Spatial questions linked to images:
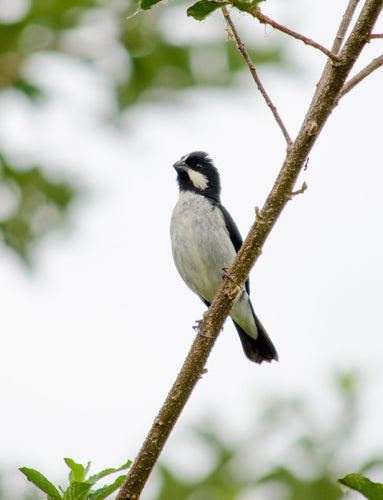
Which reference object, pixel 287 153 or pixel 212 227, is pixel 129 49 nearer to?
pixel 212 227

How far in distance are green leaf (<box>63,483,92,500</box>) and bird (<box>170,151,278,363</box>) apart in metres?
3.62

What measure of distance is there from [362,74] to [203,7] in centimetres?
71

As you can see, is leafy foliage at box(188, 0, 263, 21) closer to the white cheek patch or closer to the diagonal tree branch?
the diagonal tree branch

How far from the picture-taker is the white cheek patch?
6836 millimetres

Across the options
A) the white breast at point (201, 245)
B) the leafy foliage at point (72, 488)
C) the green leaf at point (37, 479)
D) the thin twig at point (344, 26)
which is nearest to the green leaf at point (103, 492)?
the leafy foliage at point (72, 488)

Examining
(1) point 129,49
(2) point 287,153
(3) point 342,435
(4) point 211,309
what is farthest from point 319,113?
(1) point 129,49

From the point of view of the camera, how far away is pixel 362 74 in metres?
2.72

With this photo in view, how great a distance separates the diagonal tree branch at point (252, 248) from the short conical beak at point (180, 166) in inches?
163

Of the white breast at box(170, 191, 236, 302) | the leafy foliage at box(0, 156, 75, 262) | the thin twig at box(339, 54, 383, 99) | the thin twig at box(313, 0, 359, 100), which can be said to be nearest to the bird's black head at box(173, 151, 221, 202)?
the white breast at box(170, 191, 236, 302)

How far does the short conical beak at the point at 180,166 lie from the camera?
7.00 meters

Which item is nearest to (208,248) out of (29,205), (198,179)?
(198,179)

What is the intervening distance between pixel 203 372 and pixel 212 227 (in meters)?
3.32

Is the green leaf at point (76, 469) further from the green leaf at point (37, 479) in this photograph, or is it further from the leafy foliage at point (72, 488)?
the green leaf at point (37, 479)

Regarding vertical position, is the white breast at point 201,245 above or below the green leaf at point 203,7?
above
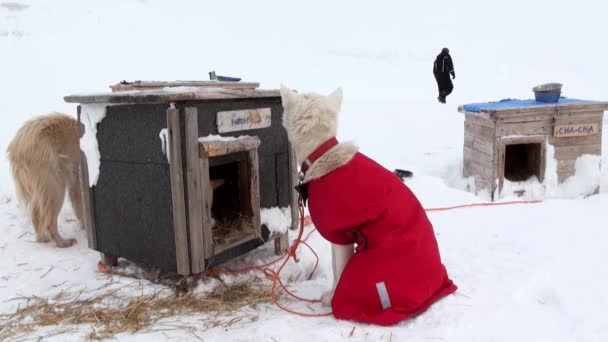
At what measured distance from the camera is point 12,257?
11.5 ft

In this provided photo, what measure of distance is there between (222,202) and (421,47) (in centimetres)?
2434

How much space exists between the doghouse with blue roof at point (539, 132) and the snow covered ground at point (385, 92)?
33 centimetres

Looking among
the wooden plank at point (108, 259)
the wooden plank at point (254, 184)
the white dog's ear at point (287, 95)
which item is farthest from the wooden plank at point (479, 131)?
the wooden plank at point (108, 259)

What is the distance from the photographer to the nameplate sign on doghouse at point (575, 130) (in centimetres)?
542

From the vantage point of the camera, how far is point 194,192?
2783 millimetres

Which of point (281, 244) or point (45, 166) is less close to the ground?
point (45, 166)

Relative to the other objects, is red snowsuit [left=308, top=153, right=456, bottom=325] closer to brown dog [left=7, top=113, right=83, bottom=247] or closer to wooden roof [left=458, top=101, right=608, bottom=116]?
brown dog [left=7, top=113, right=83, bottom=247]

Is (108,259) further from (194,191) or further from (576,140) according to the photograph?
(576,140)

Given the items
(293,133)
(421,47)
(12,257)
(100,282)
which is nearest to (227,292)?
(100,282)

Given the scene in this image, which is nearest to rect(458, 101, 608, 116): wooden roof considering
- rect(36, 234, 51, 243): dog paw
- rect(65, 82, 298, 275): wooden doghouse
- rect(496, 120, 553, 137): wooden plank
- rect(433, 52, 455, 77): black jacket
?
rect(496, 120, 553, 137): wooden plank

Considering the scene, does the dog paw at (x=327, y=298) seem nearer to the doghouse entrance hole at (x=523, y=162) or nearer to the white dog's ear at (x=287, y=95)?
the white dog's ear at (x=287, y=95)

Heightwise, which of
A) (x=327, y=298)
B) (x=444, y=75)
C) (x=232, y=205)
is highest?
(x=444, y=75)

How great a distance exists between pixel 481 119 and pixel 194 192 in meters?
4.03

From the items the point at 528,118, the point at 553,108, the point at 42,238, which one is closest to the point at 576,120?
the point at 553,108
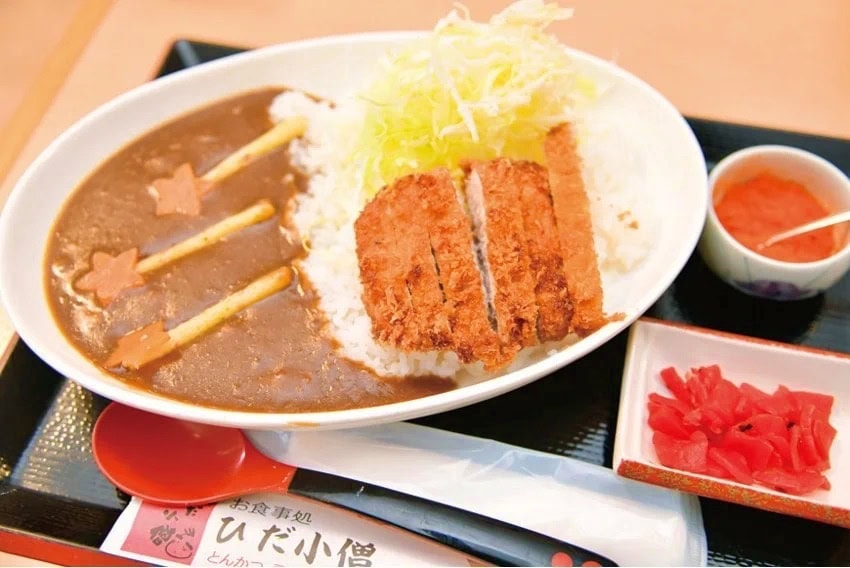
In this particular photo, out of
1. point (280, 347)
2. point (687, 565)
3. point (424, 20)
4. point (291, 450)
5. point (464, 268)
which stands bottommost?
point (687, 565)

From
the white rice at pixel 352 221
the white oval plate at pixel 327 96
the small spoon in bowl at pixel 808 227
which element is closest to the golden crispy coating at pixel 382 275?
the white rice at pixel 352 221

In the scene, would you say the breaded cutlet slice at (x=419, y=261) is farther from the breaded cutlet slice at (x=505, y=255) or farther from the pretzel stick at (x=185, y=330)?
the pretzel stick at (x=185, y=330)

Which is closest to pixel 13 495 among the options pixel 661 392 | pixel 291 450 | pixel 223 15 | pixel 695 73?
pixel 291 450

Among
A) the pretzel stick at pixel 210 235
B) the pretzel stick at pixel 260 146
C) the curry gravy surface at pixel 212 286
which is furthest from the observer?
the pretzel stick at pixel 260 146

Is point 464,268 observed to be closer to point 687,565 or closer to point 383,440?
point 383,440

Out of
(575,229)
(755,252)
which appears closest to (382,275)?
(575,229)

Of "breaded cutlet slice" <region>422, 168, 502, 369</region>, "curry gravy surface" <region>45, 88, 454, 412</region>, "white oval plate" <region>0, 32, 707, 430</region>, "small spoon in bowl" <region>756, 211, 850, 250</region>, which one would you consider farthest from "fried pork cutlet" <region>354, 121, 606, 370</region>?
"small spoon in bowl" <region>756, 211, 850, 250</region>

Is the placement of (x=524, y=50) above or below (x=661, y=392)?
above

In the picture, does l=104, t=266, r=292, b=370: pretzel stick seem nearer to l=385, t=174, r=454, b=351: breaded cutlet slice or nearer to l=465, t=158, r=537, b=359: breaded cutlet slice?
l=385, t=174, r=454, b=351: breaded cutlet slice
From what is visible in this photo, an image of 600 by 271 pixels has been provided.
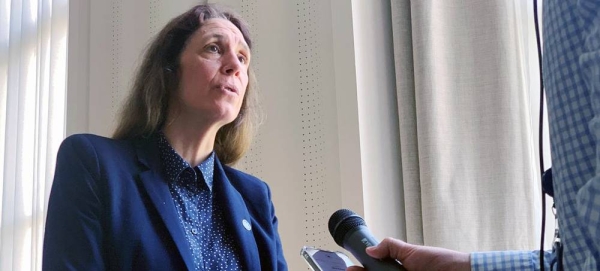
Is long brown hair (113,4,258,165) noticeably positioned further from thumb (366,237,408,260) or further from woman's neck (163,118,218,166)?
thumb (366,237,408,260)

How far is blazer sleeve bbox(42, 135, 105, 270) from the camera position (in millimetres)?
1295

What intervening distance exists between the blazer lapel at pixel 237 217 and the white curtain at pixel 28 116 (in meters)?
1.76

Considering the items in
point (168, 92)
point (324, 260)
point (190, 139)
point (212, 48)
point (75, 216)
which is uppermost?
point (212, 48)

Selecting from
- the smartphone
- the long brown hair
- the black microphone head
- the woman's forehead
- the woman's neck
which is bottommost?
the smartphone

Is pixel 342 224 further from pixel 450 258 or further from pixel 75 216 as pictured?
pixel 75 216

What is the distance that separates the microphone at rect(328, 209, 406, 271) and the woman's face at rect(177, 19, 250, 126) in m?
0.48

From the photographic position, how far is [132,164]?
1.49 metres

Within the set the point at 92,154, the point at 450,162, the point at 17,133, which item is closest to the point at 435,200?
the point at 450,162

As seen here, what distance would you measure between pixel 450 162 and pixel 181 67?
92 cm

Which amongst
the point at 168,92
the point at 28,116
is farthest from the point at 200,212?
the point at 28,116

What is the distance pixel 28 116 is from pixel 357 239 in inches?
96.8

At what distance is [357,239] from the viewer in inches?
45.0

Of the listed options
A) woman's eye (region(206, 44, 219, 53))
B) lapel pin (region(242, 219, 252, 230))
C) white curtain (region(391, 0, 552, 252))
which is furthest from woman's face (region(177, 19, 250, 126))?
white curtain (region(391, 0, 552, 252))

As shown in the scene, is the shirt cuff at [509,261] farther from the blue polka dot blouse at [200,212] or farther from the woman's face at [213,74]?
the woman's face at [213,74]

Stated task - Could you rewrite the material above, switching every "picture-taker" to "photographer" and keeping all else unchanged, but leaving out the pictures?

Exercise response -
Which reference object, pixel 287 153 or pixel 212 227, is pixel 129 49 nearer to?
pixel 212 227

How far in distance are green leaf (<box>63,483,92,500</box>) and bird (<box>170,151,278,363</box>) apart in metres?
3.62

What measure of distance is there from [362,74] to [203,7] in centimetres?
71

As you can see, is leafy foliage at box(188, 0, 263, 21) closer to the white cheek patch or closer to the diagonal tree branch?
the diagonal tree branch

How far from the photographer is the white cheek patch?
6836 millimetres

Across the options
A) the white breast at point (201, 245)
B) the leafy foliage at point (72, 488)
C) the green leaf at point (37, 479)
D) the thin twig at point (344, 26)
which is nearest to the green leaf at point (103, 492)?
the leafy foliage at point (72, 488)

Examining
(1) point 129,49
(2) point 287,153
(3) point 342,435
(4) point 211,309
what is farthest from point 319,113?
(1) point 129,49

From the point of view of the camera, how far away is pixel 362 74 in metres?
2.72

With this photo in view, how great a distance separates the diagonal tree branch at point (252, 248) from the short conical beak at point (180, 166) in inches?
163

Of the white breast at box(170, 191, 236, 302) | the leafy foliage at box(0, 156, 75, 262) | the thin twig at box(339, 54, 383, 99) | the thin twig at box(313, 0, 359, 100), which can be said to be nearest to the bird's black head at box(173, 151, 221, 202)?
the white breast at box(170, 191, 236, 302)

How far does the short conical beak at the point at 180,166 lie from the camera?
7.00 meters

Which item is nearest to (208,248) out of (29,205), (198,179)?
(198,179)

What is the intervening distance between pixel 203 372 and pixel 212 227 (in meters)?
3.32

Is the green leaf at point (76, 469) further from the green leaf at point (37, 479) in this photograph, or is it further from the leafy foliage at point (72, 488)?
the green leaf at point (37, 479)

Regarding vertical position, is the white breast at point 201,245 above or below the green leaf at point 203,7?
above
At what measured distance from the camera is point 12,257?
11.5 ft

In this provided photo, what measure of distance is there between (222,202) and (421,47) (in centimetres)?
2434

How much space exists between the doghouse with blue roof at point (539, 132) and the snow covered ground at point (385, 92)?
33 centimetres

Looking among
the wooden plank at point (108, 259)
the wooden plank at point (254, 184)
the white dog's ear at point (287, 95)
which item is farthest from the wooden plank at point (479, 131)?
the wooden plank at point (108, 259)

What is the distance from the photographer to the nameplate sign on doghouse at point (575, 130) (in centimetres)?
542

From the vantage point of the camera, how far is point 194,192?
2783 millimetres

Which of point (281, 244) or point (45, 166) is less close to the ground?
point (45, 166)

Relative to the other objects, is red snowsuit [left=308, top=153, right=456, bottom=325] closer to brown dog [left=7, top=113, right=83, bottom=247] or closer to wooden roof [left=458, top=101, right=608, bottom=116]?
brown dog [left=7, top=113, right=83, bottom=247]

Is (108,259) further from (194,191) or further from (576,140) according to the photograph?
(576,140)

Given the items
(293,133)
(421,47)
(12,257)
(100,282)
which is nearest to (227,292)?
(100,282)

Given the scene in this image, which is nearest to rect(458, 101, 608, 116): wooden roof considering
- rect(36, 234, 51, 243): dog paw
- rect(65, 82, 298, 275): wooden doghouse
- rect(496, 120, 553, 137): wooden plank
- rect(433, 52, 455, 77): black jacket
?
rect(496, 120, 553, 137): wooden plank

Considering the scene, does the dog paw at (x=327, y=298) seem nearer to the doghouse entrance hole at (x=523, y=162) or nearer to the white dog's ear at (x=287, y=95)?
the white dog's ear at (x=287, y=95)

Heightwise, which of
A) (x=327, y=298)
B) (x=444, y=75)
C) (x=232, y=205)
is highest?
(x=444, y=75)

How great a distance exists between pixel 481 119 and pixel 194 192 in meters?
4.03

From the items the point at 528,118, the point at 553,108, the point at 42,238, which one is closest to the point at 576,120?
the point at 553,108
In this particular photo, out of
1. point (280, 347)
2. point (687, 565)
3. point (424, 20)
4. point (291, 450)
5. point (464, 268)
which stands bottommost?
point (687, 565)

From
the white rice at pixel 352 221
the white oval plate at pixel 327 96
the small spoon in bowl at pixel 808 227
which element is closest to the golden crispy coating at pixel 382 275?
the white rice at pixel 352 221

In the scene, would you say the breaded cutlet slice at (x=419, y=261) is farther from the breaded cutlet slice at (x=505, y=255) or farther from the pretzel stick at (x=185, y=330)?
the pretzel stick at (x=185, y=330)

Which is closest to pixel 13 495 among the options pixel 661 392 | pixel 291 450 | pixel 223 15 | pixel 695 73?
pixel 291 450

Among
A) the pretzel stick at pixel 210 235
B) the pretzel stick at pixel 260 146
C) the curry gravy surface at pixel 212 286
which is furthest from the observer?
the pretzel stick at pixel 260 146

Is point 464,268 observed to be closer to point 687,565 or closer to point 383,440?
point 383,440

Out of
(575,229)
(755,252)
which appears closest to (382,275)?
(575,229)

Of "breaded cutlet slice" <region>422, 168, 502, 369</region>, "curry gravy surface" <region>45, 88, 454, 412</region>, "white oval plate" <region>0, 32, 707, 430</region>, "small spoon in bowl" <region>756, 211, 850, 250</region>, which one would you consider farthest from "fried pork cutlet" <region>354, 121, 606, 370</region>?
"small spoon in bowl" <region>756, 211, 850, 250</region>

Is the placement of (x=524, y=50) above or below (x=661, y=392)?
above

In the picture, does l=104, t=266, r=292, b=370: pretzel stick seem nearer to l=385, t=174, r=454, b=351: breaded cutlet slice or nearer to l=465, t=158, r=537, b=359: breaded cutlet slice?
l=385, t=174, r=454, b=351: breaded cutlet slice
From what is visible in this photo, an image of 600 by 271 pixels has been provided.
Is long brown hair (113,4,258,165) noticeably positioned further from thumb (366,237,408,260) or further from woman's neck (163,118,218,166)?
thumb (366,237,408,260)

How far is blazer sleeve bbox(42, 135, 105, 270) from the camera position (in millimetres)?
1295

What intervening distance exists between the blazer lapel at pixel 237 217 and the white curtain at pixel 28 116 (in meters)?
1.76

Considering the items in
point (168, 92)
point (324, 260)
point (190, 139)
point (212, 48)
point (75, 216)
which is uppermost?
point (212, 48)

Selecting from
- the smartphone
- the long brown hair
- the black microphone head
- the woman's forehead
- the woman's neck
which is bottommost?
the smartphone

Is pixel 342 224 further from pixel 450 258 or further from pixel 75 216 as pictured?
pixel 75 216

What is the distance that separates the microphone at rect(328, 209, 406, 271) and the woman's face at rect(177, 19, 250, 126) in m?
0.48

From the photographic position, how far is [132,164]?
1.49 metres

Within the set the point at 92,154, the point at 450,162, the point at 17,133, which item is closest to the point at 435,200?
the point at 450,162

As seen here, what distance would you measure between pixel 450 162 and pixel 181 67?
92 cm

Which amongst
the point at 168,92
the point at 28,116
is farthest from the point at 200,212?
the point at 28,116

What is the distance pixel 28 116 is from pixel 357 239 in inches?
96.8

At what distance is [357,239] from the viewer in inches?
45.0

Of the listed options
A) woman's eye (region(206, 44, 219, 53))
B) lapel pin (region(242, 219, 252, 230))
C) white curtain (region(391, 0, 552, 252))
which is furthest from woman's face (region(177, 19, 250, 126))?
white curtain (region(391, 0, 552, 252))

As shown in the scene, is the shirt cuff at [509,261] farther from the blue polka dot blouse at [200,212] or farther from the woman's face at [213,74]?
the woman's face at [213,74]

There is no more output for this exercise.